KVEX-LP
- Saint Cloud, Minnesota; United States;
- Broadcast area: Saint Cloud; Sauk Rapids;
- Frequency: 97.5 MHz
- Branding: RadioX

Programming
- Format: Classic alternative rock

Ownership
- Owner: St. Cloud State University
- Sister stations: KVSC

History
- First air date: January 12, 2016

Technical information
- Licensing authority: FCC
- Facility ID: 194754
- Class: L1
- ERP: 45 watts
- HAAT: 44.4 meters (146 ft)
- Transmitter coordinates: 45°33′17.0″N 94°09′0.0″W﻿ / ﻿45.554722°N 94.150000°W
- Repeater: KVSC-HD2

Links
- Public license information: LMS
- Webcast: Listen live
- Website: 975radiox.com

= KVEX-LP =

KVEX-LP is a Classic Alternative Rock formatted low-power broadcast radio station licensed to Saint Cloud, Minnesota, serving Saint Cloud and Sauk Rapids in Minnesota. KVEX-LP is owned and operated by St. Cloud State University.

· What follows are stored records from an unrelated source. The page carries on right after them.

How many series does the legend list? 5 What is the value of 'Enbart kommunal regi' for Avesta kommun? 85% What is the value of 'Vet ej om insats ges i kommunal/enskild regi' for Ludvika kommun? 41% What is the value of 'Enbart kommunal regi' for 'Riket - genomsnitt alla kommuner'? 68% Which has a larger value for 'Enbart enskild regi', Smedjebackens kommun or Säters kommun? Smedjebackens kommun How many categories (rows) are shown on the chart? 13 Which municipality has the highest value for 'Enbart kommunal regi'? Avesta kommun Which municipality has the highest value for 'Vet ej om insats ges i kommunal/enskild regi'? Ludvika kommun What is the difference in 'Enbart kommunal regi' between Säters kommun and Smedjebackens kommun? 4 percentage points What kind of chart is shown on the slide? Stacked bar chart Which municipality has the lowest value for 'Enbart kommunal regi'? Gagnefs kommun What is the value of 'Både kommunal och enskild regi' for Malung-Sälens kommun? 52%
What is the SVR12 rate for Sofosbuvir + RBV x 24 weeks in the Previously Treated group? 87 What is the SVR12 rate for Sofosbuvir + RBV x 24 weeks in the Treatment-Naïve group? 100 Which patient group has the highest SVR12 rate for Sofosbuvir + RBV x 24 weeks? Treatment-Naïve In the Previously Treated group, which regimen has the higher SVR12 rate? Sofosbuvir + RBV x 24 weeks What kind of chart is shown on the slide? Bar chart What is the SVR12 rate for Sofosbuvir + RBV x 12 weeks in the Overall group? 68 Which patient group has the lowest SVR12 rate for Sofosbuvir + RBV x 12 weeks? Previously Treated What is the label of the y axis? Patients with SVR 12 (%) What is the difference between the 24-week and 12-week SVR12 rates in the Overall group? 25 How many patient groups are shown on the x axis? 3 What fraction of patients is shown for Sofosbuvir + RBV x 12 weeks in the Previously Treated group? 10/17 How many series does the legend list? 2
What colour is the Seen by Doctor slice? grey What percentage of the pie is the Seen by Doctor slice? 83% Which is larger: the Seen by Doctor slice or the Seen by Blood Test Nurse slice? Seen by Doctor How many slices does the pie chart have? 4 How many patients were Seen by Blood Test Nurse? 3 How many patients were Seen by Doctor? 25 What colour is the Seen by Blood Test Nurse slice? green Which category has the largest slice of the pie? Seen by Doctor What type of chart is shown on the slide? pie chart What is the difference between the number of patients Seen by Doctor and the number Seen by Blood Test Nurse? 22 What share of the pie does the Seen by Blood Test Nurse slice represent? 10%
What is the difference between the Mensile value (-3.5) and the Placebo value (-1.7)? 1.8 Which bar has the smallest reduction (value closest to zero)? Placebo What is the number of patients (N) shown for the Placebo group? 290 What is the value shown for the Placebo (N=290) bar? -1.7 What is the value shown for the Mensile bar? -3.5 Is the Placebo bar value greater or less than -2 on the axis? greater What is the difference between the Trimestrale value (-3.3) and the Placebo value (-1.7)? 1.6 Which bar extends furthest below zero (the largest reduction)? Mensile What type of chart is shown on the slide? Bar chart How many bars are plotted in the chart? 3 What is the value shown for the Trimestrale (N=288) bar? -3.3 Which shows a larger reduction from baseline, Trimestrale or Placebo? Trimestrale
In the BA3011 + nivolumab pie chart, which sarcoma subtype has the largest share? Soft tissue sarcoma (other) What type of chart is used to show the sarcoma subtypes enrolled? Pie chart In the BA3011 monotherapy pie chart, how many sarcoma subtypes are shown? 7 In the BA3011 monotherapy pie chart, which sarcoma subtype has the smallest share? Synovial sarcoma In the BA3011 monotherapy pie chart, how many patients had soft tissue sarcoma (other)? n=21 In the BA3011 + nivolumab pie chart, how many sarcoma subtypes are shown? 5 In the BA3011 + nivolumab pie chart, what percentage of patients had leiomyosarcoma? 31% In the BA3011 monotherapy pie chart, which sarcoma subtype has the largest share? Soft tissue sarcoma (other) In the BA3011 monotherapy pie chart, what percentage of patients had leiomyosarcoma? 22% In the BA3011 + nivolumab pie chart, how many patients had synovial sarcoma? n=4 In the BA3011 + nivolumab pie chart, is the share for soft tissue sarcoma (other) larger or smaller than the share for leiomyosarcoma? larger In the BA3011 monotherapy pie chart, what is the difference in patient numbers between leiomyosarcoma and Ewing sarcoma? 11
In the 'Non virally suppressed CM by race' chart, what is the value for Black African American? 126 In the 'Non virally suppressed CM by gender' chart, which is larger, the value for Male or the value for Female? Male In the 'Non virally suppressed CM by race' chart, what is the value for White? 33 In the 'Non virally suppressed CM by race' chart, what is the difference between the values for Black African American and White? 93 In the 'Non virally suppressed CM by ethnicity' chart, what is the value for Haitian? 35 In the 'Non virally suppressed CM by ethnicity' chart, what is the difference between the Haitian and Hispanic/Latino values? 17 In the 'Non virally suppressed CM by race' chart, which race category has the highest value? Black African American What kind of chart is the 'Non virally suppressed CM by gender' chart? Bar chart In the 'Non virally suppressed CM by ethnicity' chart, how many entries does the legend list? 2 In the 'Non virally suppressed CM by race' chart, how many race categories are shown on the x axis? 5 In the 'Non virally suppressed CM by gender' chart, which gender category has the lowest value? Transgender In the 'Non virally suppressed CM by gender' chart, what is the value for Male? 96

The station's transmitter is located atop Sherburne Hall on campus, shared with KZYS-LP.

==History==
The station launched on January 12, 2015, a collaboration with KVSC. It was created from scratch by a 2011 high school graduate from Hutchinson, Minnesota.
KVEX is entirely student-run, like most College radio stations. With 45 watts, the station's general range is 9 mi. The station's general intent is to fill a hole in programming in the St. Cloud radio market, with alternative rock programming.